Readers of this blog will no doubt be aware that regulators and legislators worldwide are working manically to update their financial services legislation to conform to political agendas (rightly or wrongly) arising from the credit crisis. I thought that it may be useful to give you a reminder of a couple of the forthcoming changes that we’ll all need to get used to.

  • US CFTC Exemptions – US and non-US managers and funds that operate on US futures markets generally should be registered with or apply for an exemption from registration with the CFTC. Those of us working for non-US clients and funds typically rely on a number of exemptions and are accustomed to making a couple of exemption notice filings and leaving it at that. Going forward, the old exemptions are rescinded and will be replaced with annual exemption filings together with the requirement to make risk disclosures regarding swap transactions.

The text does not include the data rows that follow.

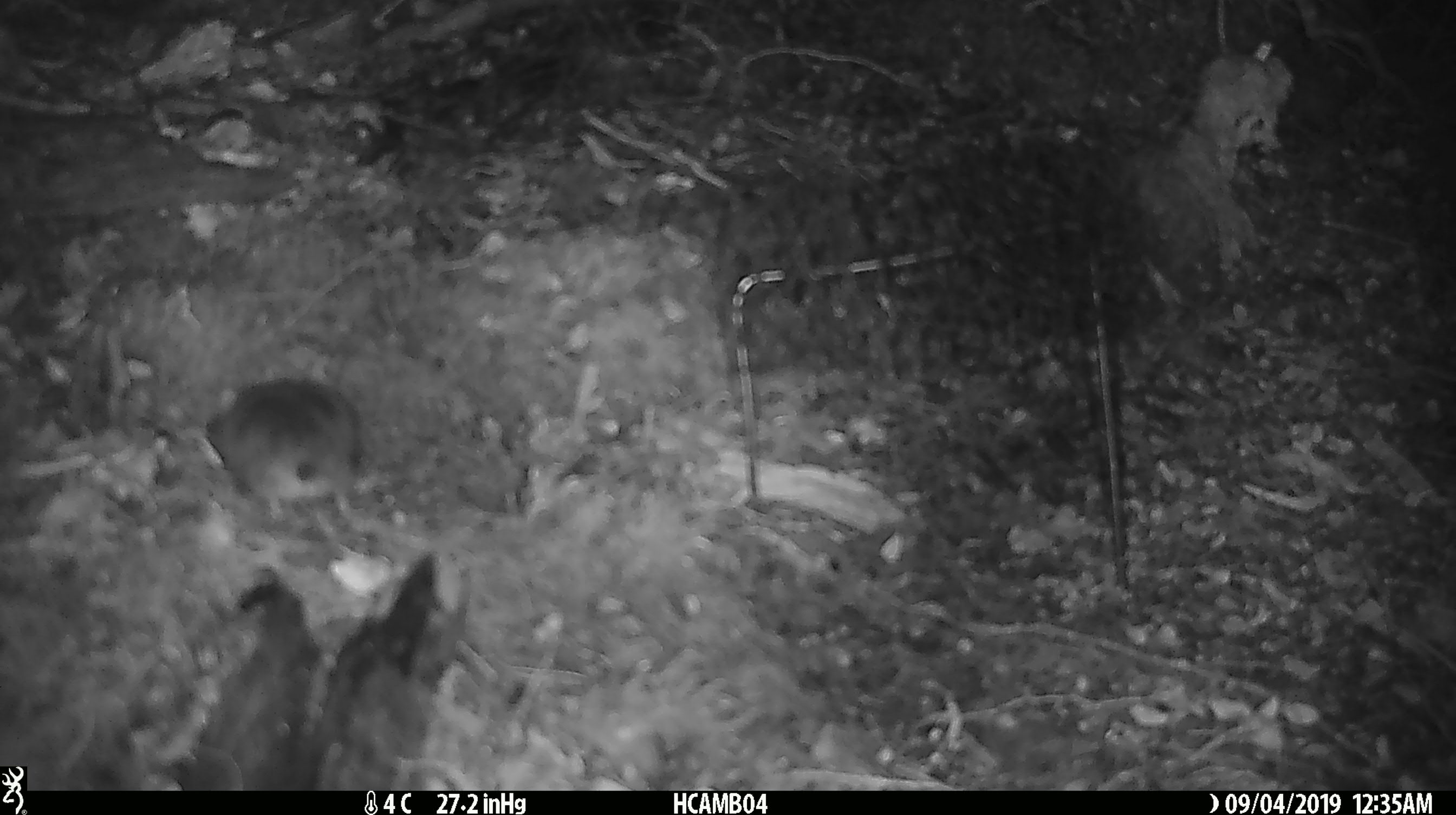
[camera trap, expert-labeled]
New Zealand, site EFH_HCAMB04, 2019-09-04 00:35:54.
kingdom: Animalia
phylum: Chordata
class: Mammalia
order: Rodentia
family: Muridae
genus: Mus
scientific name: Mus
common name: mouse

  • US Investment Adviser Registration – No doubt you have all read reams on this topic already. However, we do need to keep in mind that the exemptive goalposts have moved. The old 15 client exemption falls away and, while the SEC has written a letter (click here for PDF copy) to the NASAA indicating that it will consider extending the transition time for Federal registration until Q1 2012, it is worth noting that the Staff do not have the power to take this step because the drop dead date was set in stone by Congress in Dodd-Frank itself. We will need to wait for final rulemaking by the Commission due on 21 July 2011.

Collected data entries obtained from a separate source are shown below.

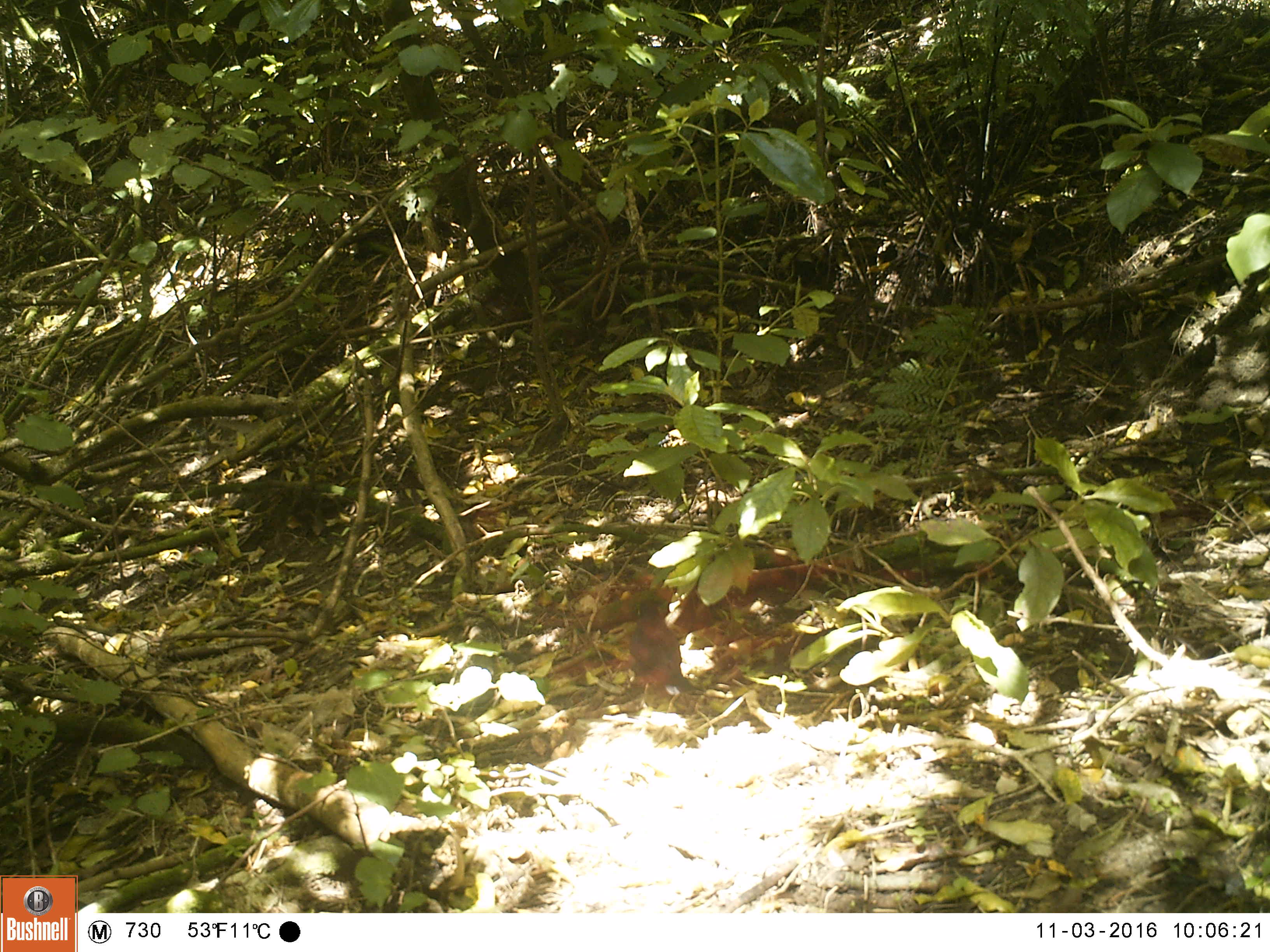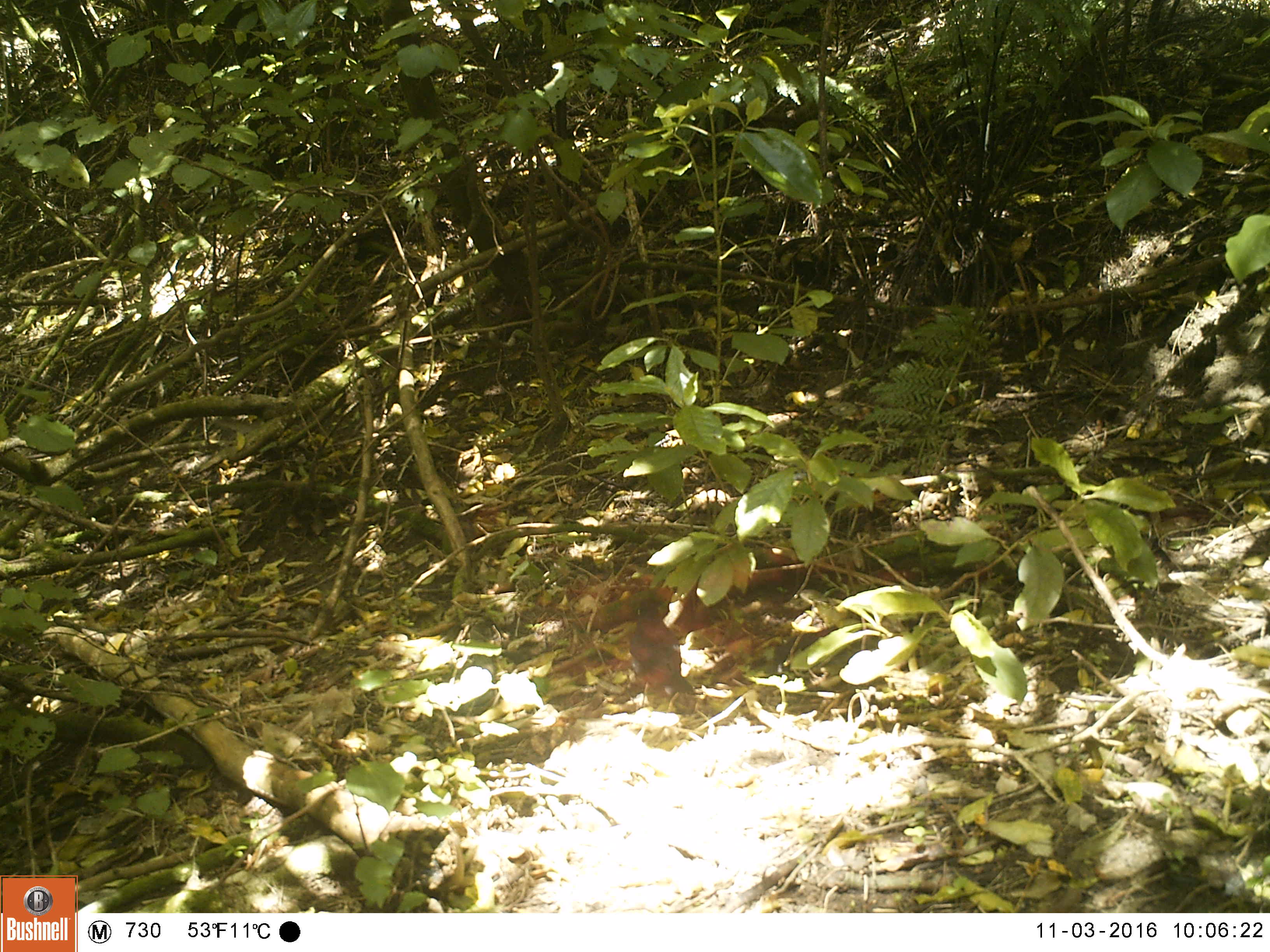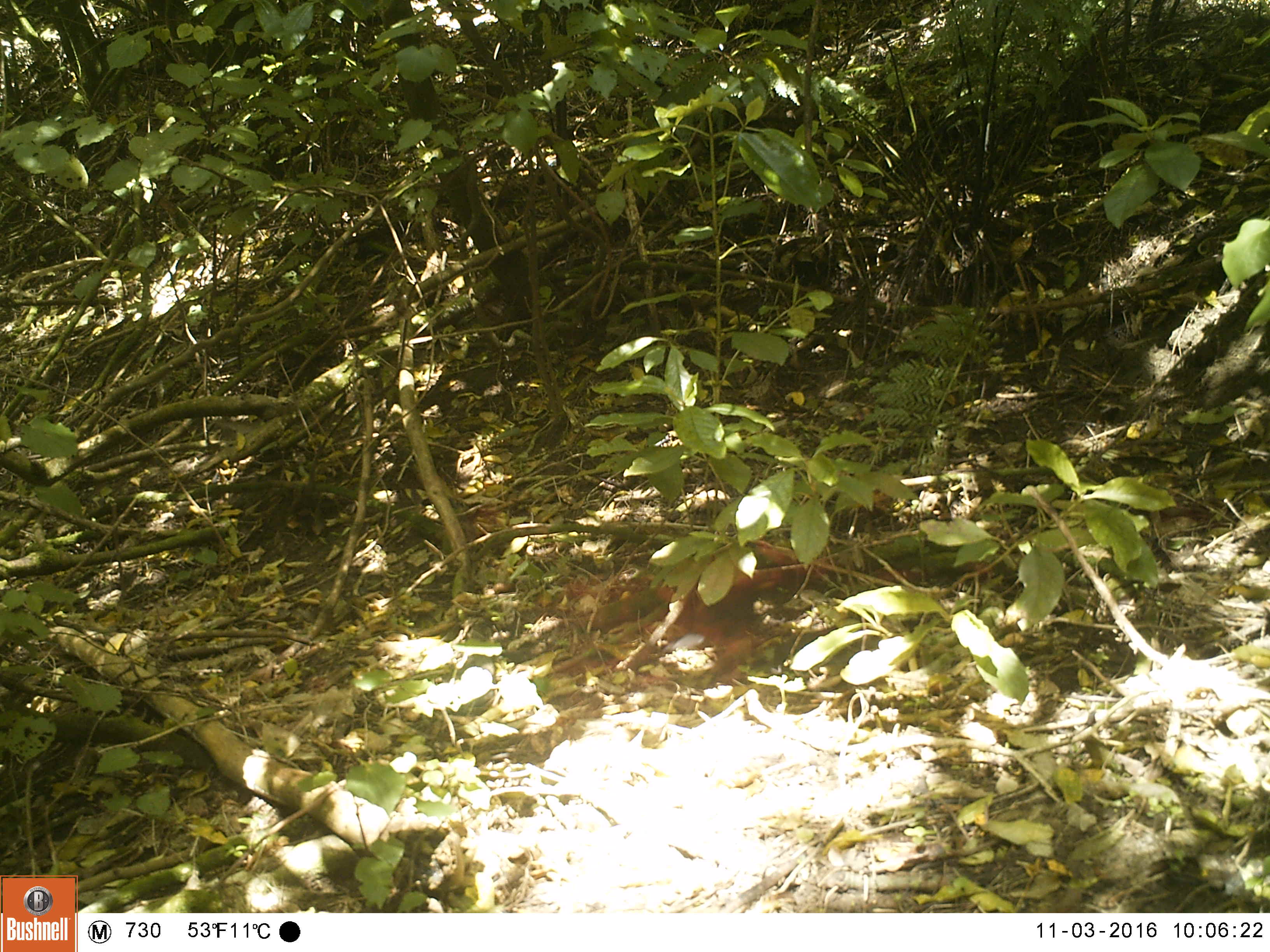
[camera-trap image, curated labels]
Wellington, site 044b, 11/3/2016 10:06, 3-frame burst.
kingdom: Animalia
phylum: Chordata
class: Aves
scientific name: Aves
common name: bird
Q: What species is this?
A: Bird (Aves).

  • UK Bribery Act – Please do read Oliver’s blog from 19 April. Investment management businesses must have measures in place to comply with their Bribery Act obligations generally and need to be particularly careful when entering into capital introduction and rebating arrangements. US-based businesses that have a link to the UK will need to ensure that their policies are updated as the Bribery Act does not contain a safe harbour for the aptly named “grease payments” which are permissible under the US’s FCPA.
  • Acronyms Galore – Taking a Eurocentric view, it is out with the FSA and in with the PRA, CPMA and FPC in the UK and out with CESR and in with ESMA at the EU level. Interestingly, the site “cpma.org.uk” is for sale!

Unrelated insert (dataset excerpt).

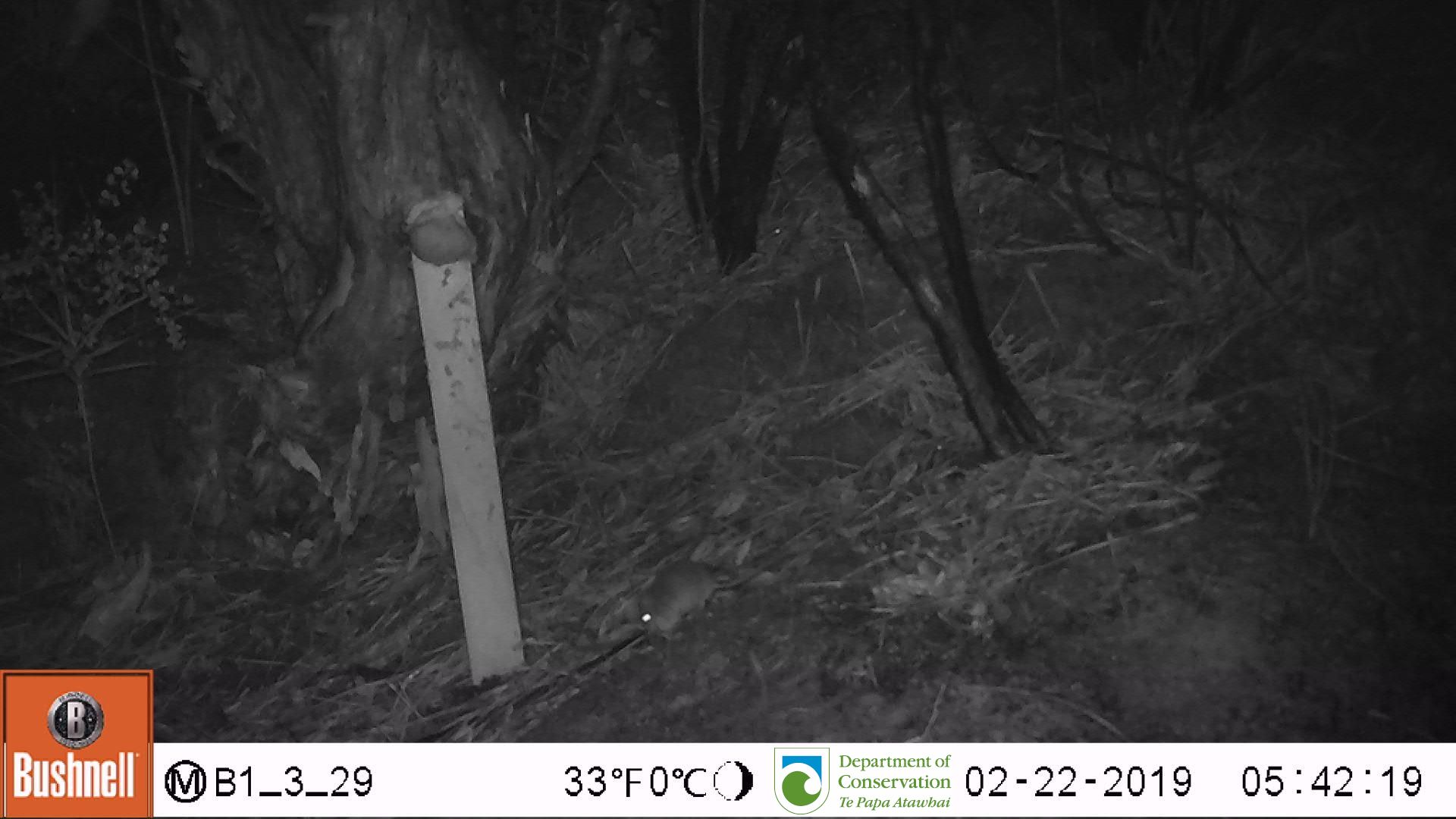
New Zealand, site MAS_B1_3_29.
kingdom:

  • UCITS and the Key Investor Information Document or “KIID” – Managers of UCITS funds will be acutely aware that from July 2011 the simplified prospectus regime will be replaced with the 2 page Key Investor Information Document which must contain a synthetic risk/reward indicator or “SRRI”. It will be interesting to see if it will be possible for managers across the EU to keep within the 2 page limit for the KIID. Do please let us know your views on the KIID requirements whether from a manager’s or buy-side perspective.